At a time when United States students continue to test below other countries in math performance, educators are looking for ways to improve student understanding. A new approach that promotes math comprehension looks to culture, not science, to motivate students. Known as Ethnomathematics this idea helps students develop their math skills.
A new trend in education, called ethnomathematics, looks to engage students learning math by using references to culture as a connection to the real world. Ethnomathematics combines anthropology, history, and mathematics. The goal is to promote mathematical skills while gaining a better understanding of specific cultures.
Cultures may be foreign, such as using Mayan culture to illustrate the concept of place value, the idea that the digits one-zero are not two numbers but the number ten. The Mayan number system is base twenty, while the western standard is base ten. The contrast helps illustrate the underlying mathematical concept.
Cultures may also be local.
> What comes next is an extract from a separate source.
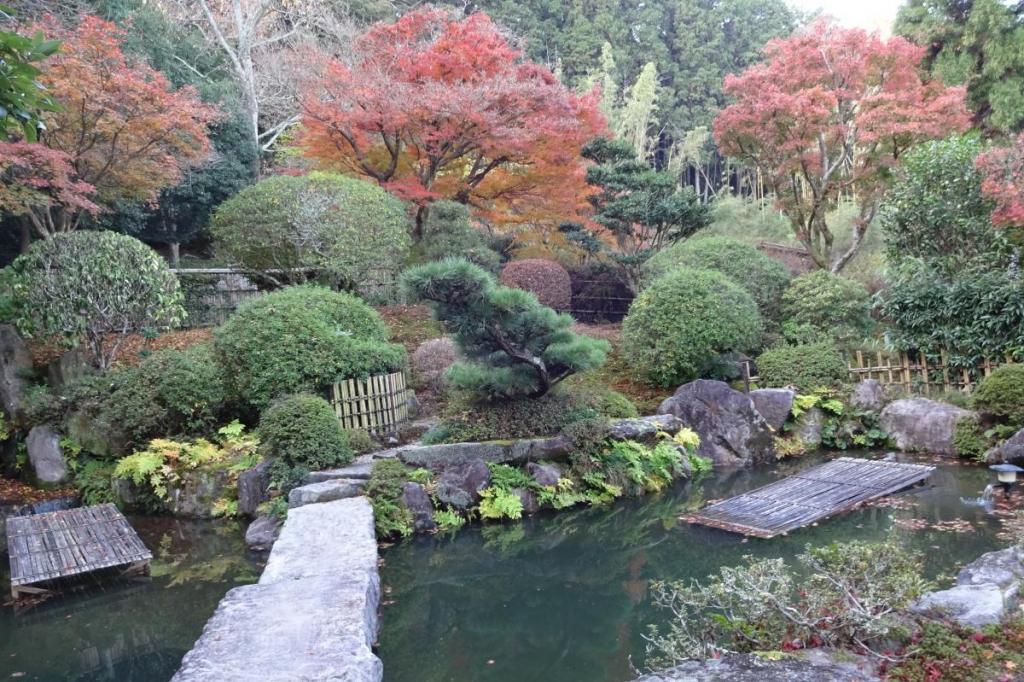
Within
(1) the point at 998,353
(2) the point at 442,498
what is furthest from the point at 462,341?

In New York one teacher takes students on the subway to teach them about negative numbers. Where they enter the subway is stop zero. Anything further down the line on the ride is given a positive number, while any stops before stop zero are given a negative number. The fieldtrip provides a physical connection to an abstract concept.
Ohio State University education professor Donna Berlin says using these techniques takes thought.
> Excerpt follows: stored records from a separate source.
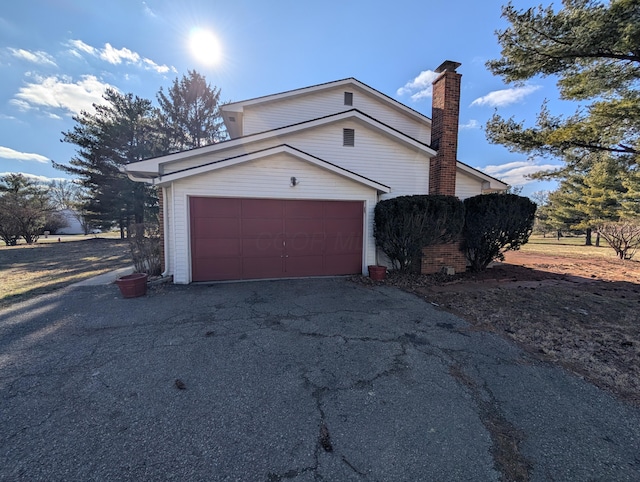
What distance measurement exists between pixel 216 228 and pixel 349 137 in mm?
5543

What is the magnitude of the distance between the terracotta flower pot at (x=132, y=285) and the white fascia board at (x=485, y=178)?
10615mm

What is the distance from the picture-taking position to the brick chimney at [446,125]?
8625mm

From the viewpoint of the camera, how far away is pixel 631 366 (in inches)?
132

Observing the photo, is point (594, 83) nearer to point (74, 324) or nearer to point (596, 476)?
point (596, 476)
Berlin says, "I would say that it shouldn't be forced. It shouldn't be that you're doing it in an obvious way because you want to connect to a person's culture. It should fit in with what you want to teach. And it does take time for a teacher to find the appropriate resources that target what, in fact, you're trying to teach."
Columbus Public Schools teacher Clare Bell agrees. A middle school teacher for the past fourteen years, she says adding activities and examples into a lesson for the sake of culture is wrong. The addition of material to the lesson should be subtle and help reinforce what is being taught.
Bell has developed an approach that brings in many cultures. This idea, featured in Mathematics Teaching in the Middle School magazine, brings together Islamic, Native American, and Mesoamerican art with geometry. Students create tiles featuring designs from other cultures by playing with the relationships between circles, triangles, lines, and angles. In the process they learn something about the cultures involved.
Bell says, "Why is it important to do this rather than just the worksheets on the geometry? Well, this draws the kids in because it's beautiful, first of all. Some of them are very artistically inclined; some of them have great sense of color. So you've brought in another element that gets them excited about going through this process and doing these things and learning the relationships with the angles and the circles and the lines."
Though the term Ethnomathematics was first used in the sixties, its implementation in the classroom is still largely a teacher's choice. According to Michael Grote of the Columbus School District current textbooks are written for general audiences across the country, and if teachers wish to include ethnomathematic ideas, they must develop the materials on their own.
Berlin says this idea is nothing new for dedicated teachers.
Berlin says, "I think teachers have, good teachers, effective teachers, have always tried to connect the curriculum to their students, and to move their students beyond their small world."
Not everyone believes ethnomathematics has a place in the classroom. New York University professor and education historian Diane Ravitch, though unavailable for comment, wrote in electronic correspondence that teaching mathematics attached to cultures limits the idea that mathematics is a universal language. She also says the addition of these ideas to the curriculum will not help US performance in international assessments.
Bell and Berlin disagree, saying evidence exists to show that the technique is working. Bell says ethnomathematics, though uncommon today, will continue to gain popularity. As the teachers of tomorrow are taught ethnomathematics today they will learn to incorporate these ideas in their classrooms. She adds the change will not come only because of exposure, but because of the nature of ethnomathematics itself.
Bell says, "As more people experience it, more people will want to continue to use it because it's a whole lot more fun, it's a whole lot more interesting. The learning is deeper, and it's just a more meaningful approach to doing the job."
Berlin adds it is a global world, and while the goal is learning the math, knowing more about the world will be a necessary part of any student's life.